┌─ Data in this exercise

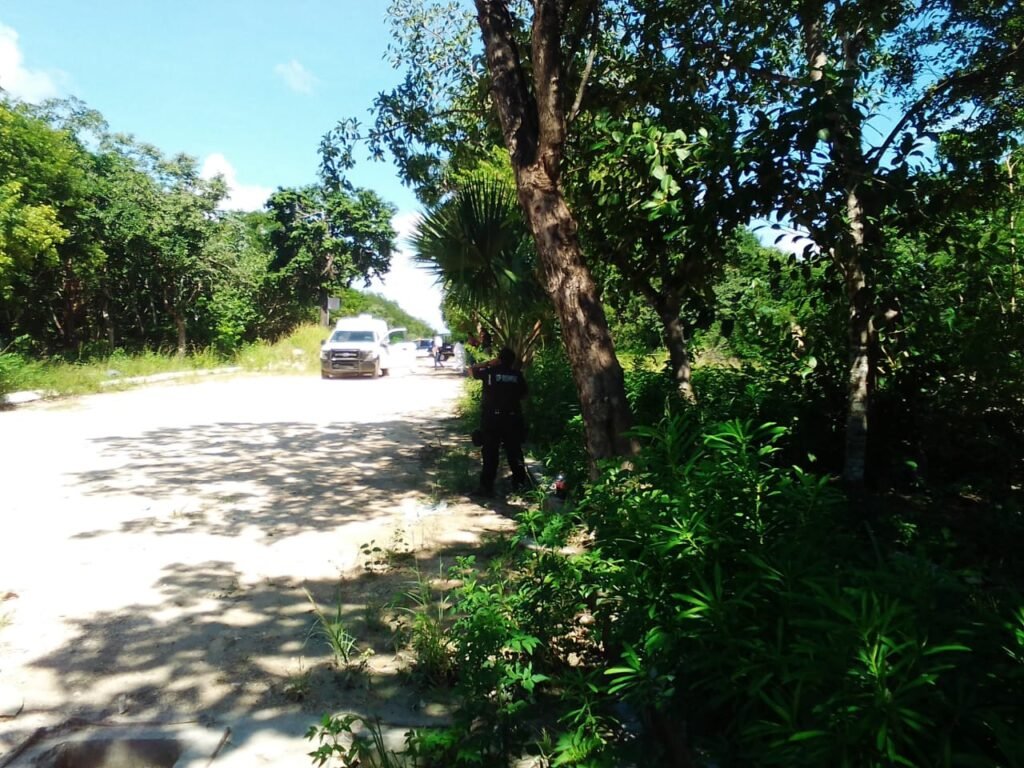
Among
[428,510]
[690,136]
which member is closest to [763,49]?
[690,136]

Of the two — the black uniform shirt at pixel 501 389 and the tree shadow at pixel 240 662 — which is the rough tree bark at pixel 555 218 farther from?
the black uniform shirt at pixel 501 389

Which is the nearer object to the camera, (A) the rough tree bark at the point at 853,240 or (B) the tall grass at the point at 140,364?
(A) the rough tree bark at the point at 853,240

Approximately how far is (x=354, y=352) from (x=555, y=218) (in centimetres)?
2245

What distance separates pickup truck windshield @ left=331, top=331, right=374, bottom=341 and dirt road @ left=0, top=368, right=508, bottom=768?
16.0 metres

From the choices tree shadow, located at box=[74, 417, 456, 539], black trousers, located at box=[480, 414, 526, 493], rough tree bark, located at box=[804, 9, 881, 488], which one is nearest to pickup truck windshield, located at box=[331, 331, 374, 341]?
tree shadow, located at box=[74, 417, 456, 539]

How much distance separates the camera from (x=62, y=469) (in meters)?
8.21

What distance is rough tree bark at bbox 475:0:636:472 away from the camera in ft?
14.3

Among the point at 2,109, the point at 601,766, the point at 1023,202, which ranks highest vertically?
the point at 2,109

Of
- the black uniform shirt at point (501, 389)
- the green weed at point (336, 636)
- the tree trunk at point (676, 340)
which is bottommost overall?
the green weed at point (336, 636)

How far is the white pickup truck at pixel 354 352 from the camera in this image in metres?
26.0

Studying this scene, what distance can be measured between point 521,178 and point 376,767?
3.60m

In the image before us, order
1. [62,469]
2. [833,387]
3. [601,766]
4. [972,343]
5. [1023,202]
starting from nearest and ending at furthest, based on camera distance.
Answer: [601,766], [972,343], [1023,202], [833,387], [62,469]

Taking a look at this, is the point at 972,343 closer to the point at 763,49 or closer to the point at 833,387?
the point at 833,387

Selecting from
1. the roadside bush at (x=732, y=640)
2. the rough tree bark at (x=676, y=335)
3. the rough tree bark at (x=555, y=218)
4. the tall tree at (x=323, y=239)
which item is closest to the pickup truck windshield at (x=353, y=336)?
the tall tree at (x=323, y=239)
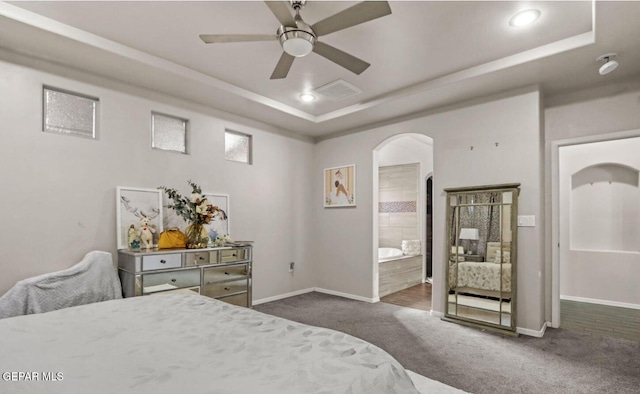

└─

What you will do. Reproduce all of the data above verbatim, omitting the pictures.

Written response.
Among
[428,510]
[690,136]
which member is closest to [763,49]?
[690,136]

Of the two — the black uniform shirt at pixel 501 389 and the tree shadow at pixel 240 662 — which is the rough tree bark at pixel 555 218 farther from?
the black uniform shirt at pixel 501 389

Which is the nearer object to the camera, (A) the rough tree bark at the point at 853,240 or (B) the tall grass at the point at 140,364?
(A) the rough tree bark at the point at 853,240

Approximately how far is (x=354, y=352) from (x=555, y=218) (in centimetres)?
2245

What distance separates pickup truck windshield @ left=331, top=331, right=374, bottom=341 and dirt road @ left=0, top=368, right=508, bottom=768?
16.0 metres

From the choices tree shadow, located at box=[74, 417, 456, 539], black trousers, located at box=[480, 414, 526, 493], rough tree bark, located at box=[804, 9, 881, 488], which one is nearest to pickup truck windshield, located at box=[331, 331, 374, 341]?
tree shadow, located at box=[74, 417, 456, 539]

How much distance separates the camera from (x=62, y=469) (in meters)?
8.21

What distance is rough tree bark at bbox 475:0:636:472 away from the camera in ft?
14.3

Among the point at 2,109, the point at 601,766, the point at 1023,202, which ranks highest vertically?
the point at 2,109

Of
- the black uniform shirt at point (501, 389)
- the green weed at point (336, 636)
- the tree trunk at point (676, 340)
which is bottommost overall?
the green weed at point (336, 636)

How far is the white pickup truck at pixel 354 352 from the camera in this image in metres?
26.0

Studying this scene, what distance can be measured between point 521,178 and point 376,767?
3.60m

In the image before us, order
1. [62,469]
2. [833,387]
3. [601,766]
4. [972,343]
5. [1023,202]
starting from nearest and ending at furthest, based on camera distance.
Answer: [601,766], [972,343], [1023,202], [833,387], [62,469]

Taking a look at this, is the point at 972,343 closer to the point at 763,49 or closer to the point at 833,387?
the point at 833,387

Selecting from
1. the roadside bush at (x=732, y=640)
2. the rough tree bark at (x=676, y=335)
3. the rough tree bark at (x=555, y=218)
4. the tall tree at (x=323, y=239)
which item is closest to the pickup truck windshield at (x=353, y=336)?
the tall tree at (x=323, y=239)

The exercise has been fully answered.